Не то, чем кажется, не те, кем кажутся (СИ) - "Specialhero"
— Она сбежала от моего секретаря, пока я была на заседании, — он явно ждал какого-то объяснения, раз пошел с ними к лифту. — Спасибо вам.
Она нажала на кнопку, напряженно ожидая его требований, но он кивнул и отступил на шаг.
Едва двери лифта сомкнулись за ними, Амелия опустилась на колени и крепко-крепко прижала к себе племянницу.
— Сьюзи, родная моя... никогда больше так не делай, обещаешь?

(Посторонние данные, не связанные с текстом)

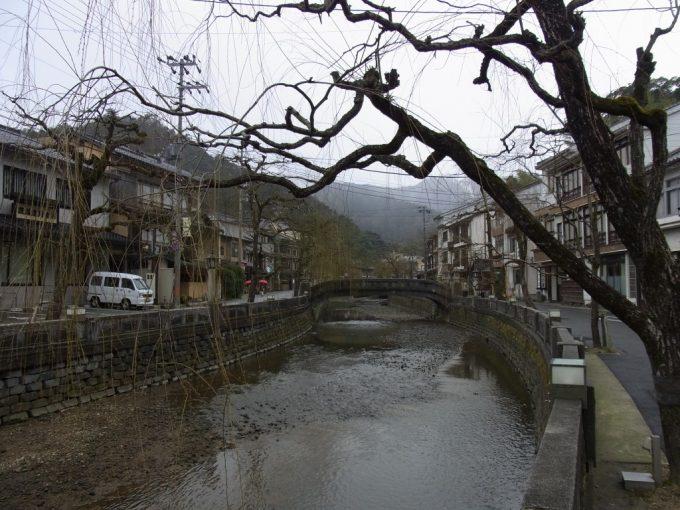 冬の城崎温泉街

— Да, — обняла ее та в ответ. — Я случайно, правда, тетя.
Дверь неожиданно отворилась — лифт не дождался нажатия кнопки этажа — и Амелия, обернувшись, встретилась с растерянным взглядом так и не узнанного невыразимца. Тот, видимо, тоже не ожидал такого, потому не успел скрыть эмоций. Кажется, впервые за долгие годы кто-то в Министерстве понял, что Амелия Боунс — тоже живой человек... И лишь Мерлину известно, как он распорядится этой информацией.
Прошла неделя, другая... Требований не поступало, не было и других неожиданностей. Амелия немного успокоилась и стала больше задумываться о реакции Сьюзен на того незнакомца. Ну и о его личности, конечно. Племянница продолжала расспрашивать про "дядю Августа" каждый раз, когда она приходила с работы.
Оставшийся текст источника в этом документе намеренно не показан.